::: SOURCE PASSAGE

Reputation: 1519
I was recently asked this system design question in an interview:
Let's suppose an application allows users to share articles from 3rd party sites with their connections. Assume all share actions go through a common code path on the app site (served by multiple servers in geographically diverse colos). Design a system to aggregate, in near-real time, the N most shared articles over the last five minutes, last hour and last day. Assume the number of unique shared articles per day is between 1M and 10M.
So I came up with below components:
Now I started talking about how data from existing service tier that handles share events will get to the aggregation servers? Possible solution was to use any messaging queue like Kafka here.
And interviewer asked me why you chose Kafka here and how Kafka will work like what topics you will create and how many partitions will it have. Since I was confuse so couldn't answer properly. Basically he was trying to get some idea on point-to-point vs publish-subscribe or push vs pull model?

::::::

◆ **DIRECTIONS FOR THIS TASK**
Extract the passage of the interview post between "So I came up" and "like Kafka here.", inclusive. The records that follow were taken from a different source than the interview post.

::: PROVIDED MATERIAL

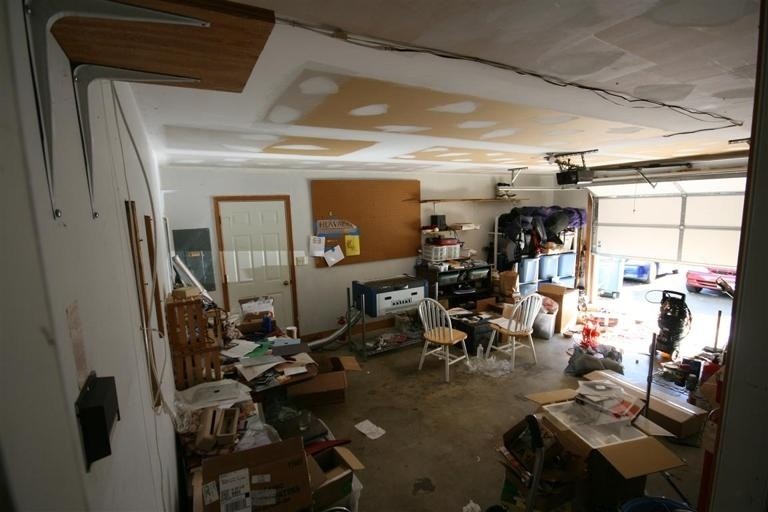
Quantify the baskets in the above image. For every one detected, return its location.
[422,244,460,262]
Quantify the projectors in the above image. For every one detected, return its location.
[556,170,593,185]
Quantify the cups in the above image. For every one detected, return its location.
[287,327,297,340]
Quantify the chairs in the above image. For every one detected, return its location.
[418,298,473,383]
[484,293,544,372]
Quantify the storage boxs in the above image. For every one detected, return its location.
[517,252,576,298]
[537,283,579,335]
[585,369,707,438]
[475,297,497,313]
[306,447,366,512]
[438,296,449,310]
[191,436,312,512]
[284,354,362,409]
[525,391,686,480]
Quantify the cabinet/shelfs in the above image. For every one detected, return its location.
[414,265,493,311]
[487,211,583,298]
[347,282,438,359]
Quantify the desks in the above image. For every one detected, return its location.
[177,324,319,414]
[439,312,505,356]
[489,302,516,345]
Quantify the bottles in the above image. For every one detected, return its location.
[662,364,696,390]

::::::

◆ **FINAL RESULT**
So I came up with below components:
Now I started talking about how data from existing service tier that handles share events will get to the aggregation servers? Possible solution was to use any messaging queue like Kafka here.